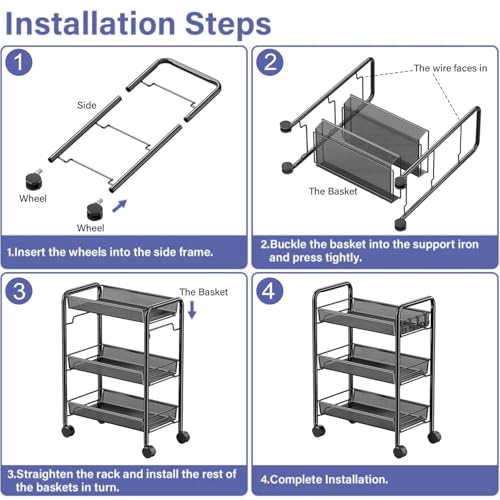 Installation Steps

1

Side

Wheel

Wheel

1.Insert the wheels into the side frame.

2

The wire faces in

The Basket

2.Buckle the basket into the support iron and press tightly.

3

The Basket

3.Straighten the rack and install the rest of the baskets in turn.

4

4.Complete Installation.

...

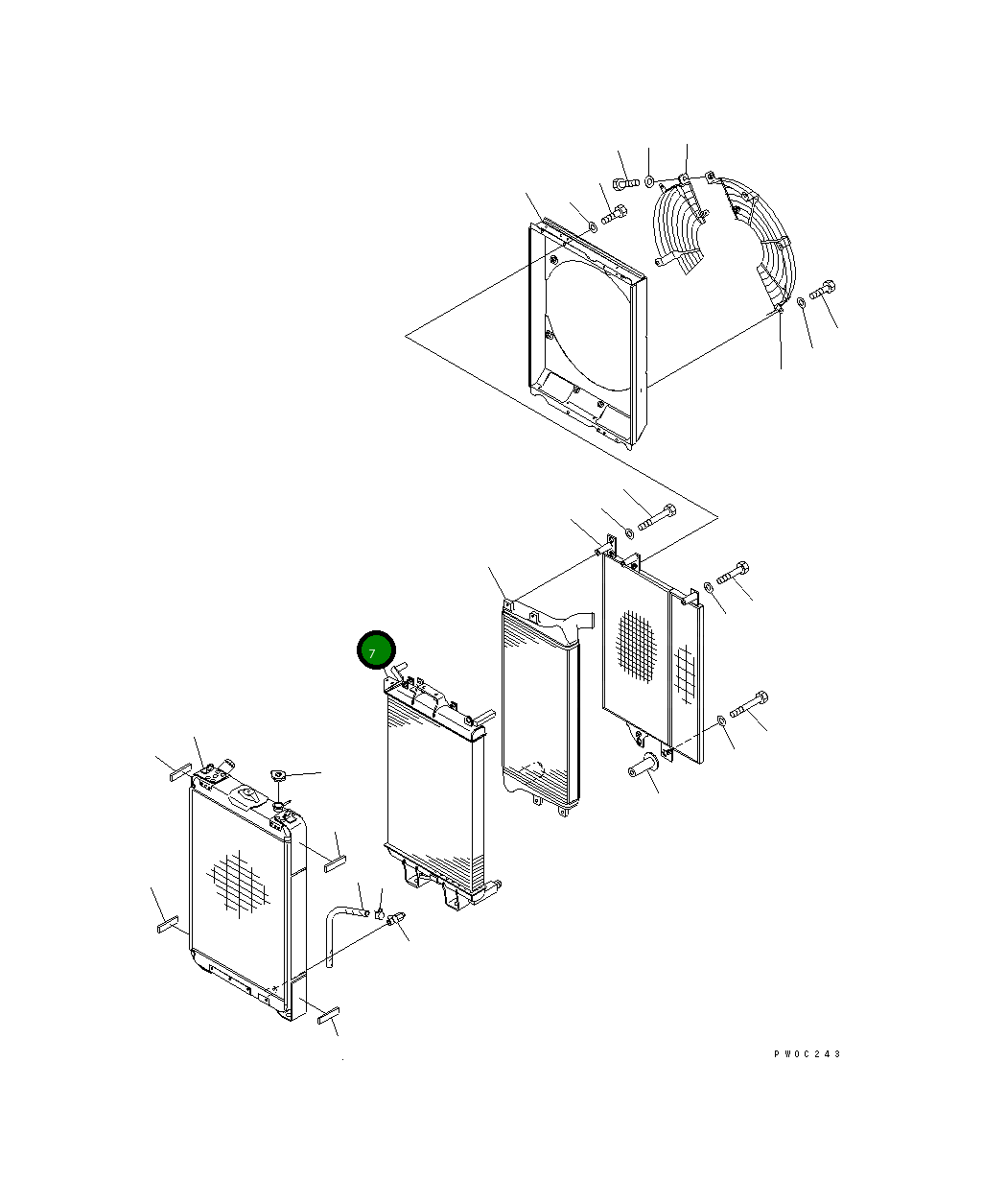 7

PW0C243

==

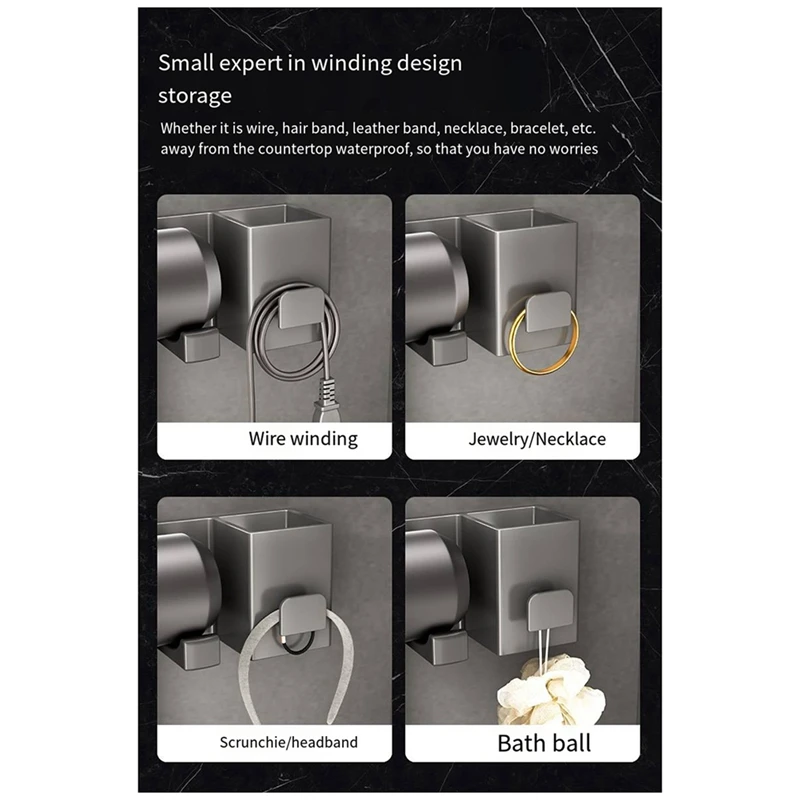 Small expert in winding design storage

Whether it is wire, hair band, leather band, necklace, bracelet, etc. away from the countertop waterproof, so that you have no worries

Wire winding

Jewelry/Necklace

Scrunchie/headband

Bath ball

Task details: Please show the lines in the entries above that hold the string "into".

Written answer:
1.Insert the wheels into the side frame.
2.Buckle the basket into the support iron and press tightly.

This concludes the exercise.